Commenting on the U.S. stock market:
“Edward Yardeni, chief investment strategist at Yardeni Research, says his biggest fear is “that we have nothing to fear but the notion that there is nothing to fear.” A continued market “melt-up,” Yardeni says, would make him more “worried about a market meltdown.”” http://www.pnj.com/usatoday/article/3307177
“A stock market flashing its strongest breadth readings in 10 years is the main reason why Chris Verrone, an analyst at Strategas Research Partners, is shrugging off talk of an overbought market and betting that the market’ s momentum will continue through year-end.” http://www.thenorthwestern.com/usatoday/article/3287109
A study by Cornerstone Macro argues that few of the conditions that normally precede a major correction are actually in place. The two factors most prevalent at the start of every 15% correction of the past 40 years — tightening monetary policy and rising oil prices — are nowhere to be seen. The study indicates that valuation levels have virtually no correlation to forward one-year returns. Historically there have been more, and deeper, corrections in “cheap” markets than in “expensive” ones.

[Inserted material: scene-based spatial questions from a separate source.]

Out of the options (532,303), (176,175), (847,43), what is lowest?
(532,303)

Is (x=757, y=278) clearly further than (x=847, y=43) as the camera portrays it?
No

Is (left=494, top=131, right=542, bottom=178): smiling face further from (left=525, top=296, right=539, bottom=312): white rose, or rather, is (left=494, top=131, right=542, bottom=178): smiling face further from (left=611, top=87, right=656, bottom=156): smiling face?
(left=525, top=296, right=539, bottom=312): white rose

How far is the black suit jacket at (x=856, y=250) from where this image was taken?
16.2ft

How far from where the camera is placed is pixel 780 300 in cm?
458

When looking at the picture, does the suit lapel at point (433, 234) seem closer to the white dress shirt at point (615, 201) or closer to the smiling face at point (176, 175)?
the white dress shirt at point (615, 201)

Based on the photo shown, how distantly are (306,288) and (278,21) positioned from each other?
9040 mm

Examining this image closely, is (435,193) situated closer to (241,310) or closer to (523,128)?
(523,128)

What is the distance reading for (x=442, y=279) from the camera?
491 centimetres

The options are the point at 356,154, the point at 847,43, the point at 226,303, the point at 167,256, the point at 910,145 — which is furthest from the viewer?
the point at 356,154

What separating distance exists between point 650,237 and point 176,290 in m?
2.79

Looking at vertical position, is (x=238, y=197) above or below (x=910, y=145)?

Commenting on Fed policies:
“One of the ways the Fed has tried to ignite growth is to try to goose up stock prices or real estate to create a wealth effect,” said Ned Davis of Ned Davis Research. But he told clients in a recent report that he’s not sure that’s stimulated growth, and “some people argue that all the zero interest rates on cash have done is to push stocks up into bubble territory.” http://www.heraldonline.com/2013/10/29/5351352/its-trick-or-treat-for-investors.html#storylink=cpy
Commenting on metals and mining:
“Ned Davis Research’s Neil Leeson and Wenbo Zhou have their eye on one of the nichiest of niche ETFs: The lithium fund. They’re less interested for the investment merits than for what it says about the [lithium] market. Chiefly: Users of lithium have been on a tear. But producers of the commodity are tough hit, to an equal or greater degree than other mining stocks.” http://blogs.barrons.com/focusonfunds/2013/10/29/buy-the-lithium-etf-maybe-not-but-heres-what-it-says-about-the-market/?mod=BOLBlog
Commenting on the Indian stock market:
“”We are still cautious on banking stocks,” Jim Walker, founder and managing director of Asianomics told ET NOW. Walker is a Hong Kong-based independent economist and investment strategist. “Concern still remains on bad loans in the banking sector. India’s markets are going through a rough patch,” he said, adding that structural problems still remain high on India’s economy.” http://economictimes.indiatimes.com/markets/stocks/market-news/raghuram-rajan-works-his-magic-sensex-vaults-358-points/articleshow/24894856.cms
Commenting on infrastructure spending:
BCA Research noted that after the “austerity fervor” of the 2010 elections, Washington has seen a “sudden, steep drop” in building and restoring the nation’s infrastructure.